Welcome Jennifer but I'm sorry we have to meet because of this horror. Your description is great. Cool, dark, quiet, and alone was what I sought. Mine appeared when I was 23 too.....way back in 1969. Mine woke me out of a sound sleep as well and lasted about 20 minutes for about 5 weeks and I could count on them every spring and fall. A LOT of us have similar episodes. I was lucky in a way that I was seeing a neurologist for the epileptic seizures I've had most of my life. I learned what they were within a week. Back then, there was Cafergot and little else. Cafergot was so ineffective that the doctor warned me about it. By the 70s, I met another neurologist and learned of the technique that I describe below. It was about the only thing I had until the 80s. I used Inderal, a beta blocker that worked for me. Fortunately for you there are more and better treatments listed on the OUCH site and talked about among other clusterheads.

There are people that seem to have "outgrown" the thing but it's unproven. All I know that the last hit I had was when I was 45. I can only hope you have even better luck.

Here is the technique that worked for me:

                                         Dr. Wright’s Circulatory Technique:

I am not sure what mechanism is triggered by this but whatever it is, at least indirectly helps kill the pain. I do know that this technique has nothing to do with meditation, relaxation, or psychic ability.
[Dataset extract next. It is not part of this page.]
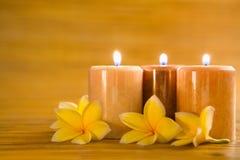 Aromatische Kerzen mit Frangipani auf Bambusmatte Lizenzfreie Stockfotografie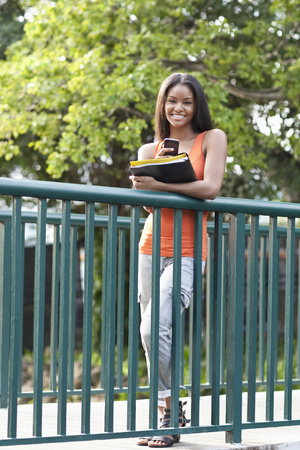 Black student using cell phone on walkway outdoors LANG_EVOIMAGES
It is entirely physical and takes some work. It involves concentrating on trying to redirect a little circulation to the arms, hands, or legs. Think of feeling your pulse in your hand. Increased circulation will result in a reddening and warming of the hands. The important and difficult part is that it has to be done without interruption through the pain. Do not give up in frustration. It may not work on the first try. Try experimenting between attacks. You will find that it gets easier with practice. Every now and then it will work almost immediately. I lived for those moments.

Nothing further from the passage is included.